Work required =>
Rewrite the lines below as a JSON list of strings, one string per line, leaving out blank lines and the pictures.

== Records for the task

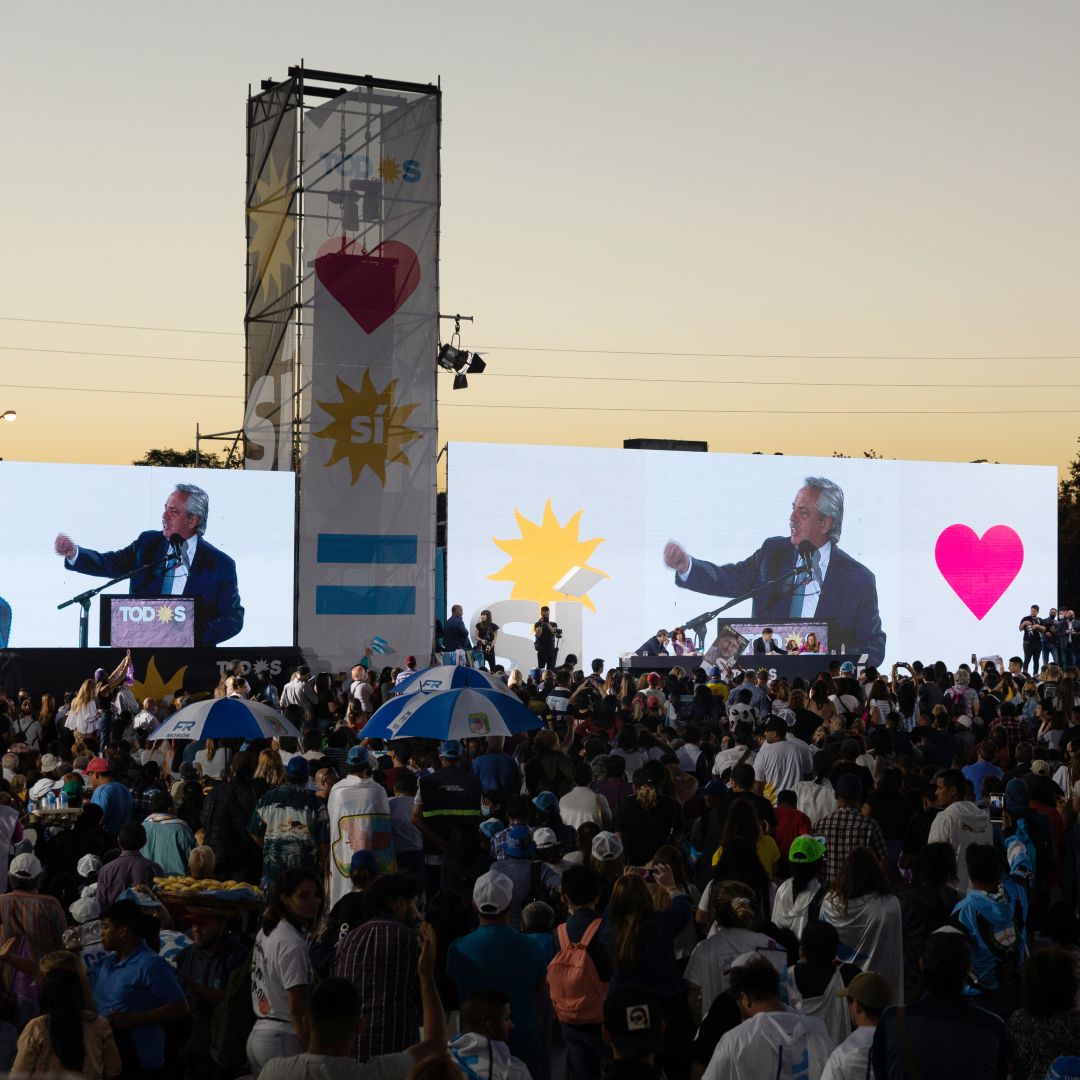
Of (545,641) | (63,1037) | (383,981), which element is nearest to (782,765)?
(383,981)

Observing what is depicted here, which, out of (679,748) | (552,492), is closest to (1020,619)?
(552,492)

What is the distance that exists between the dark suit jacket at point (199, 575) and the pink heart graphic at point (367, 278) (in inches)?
215

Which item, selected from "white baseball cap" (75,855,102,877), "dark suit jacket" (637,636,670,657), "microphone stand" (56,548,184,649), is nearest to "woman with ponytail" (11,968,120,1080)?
"white baseball cap" (75,855,102,877)

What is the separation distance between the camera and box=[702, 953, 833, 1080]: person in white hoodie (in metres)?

====

Exercise output =>
[
  "Of (545,641) | (63,1037) | (383,981), which element is nearest to (782,765)?",
  "(383,981)",
  "Observing what is depicted here, which, out of (679,748) | (552,492), is closest to (1020,619)?",
  "(552,492)",
  "What is the distance that exists between the dark suit jacket at point (199, 575) and the pink heart graphic at point (367, 278) (in inches)?",
  "215",
  "Which item, selected from \"white baseball cap\" (75,855,102,877), \"dark suit jacket\" (637,636,670,657), \"microphone stand\" (56,548,184,649), is nearest to \"woman with ponytail\" (11,968,120,1080)?",
  "\"white baseball cap\" (75,855,102,877)",
  "What is the separation distance between the camera and box=[702, 953, 833, 1080]: person in white hoodie (in metres)?"
]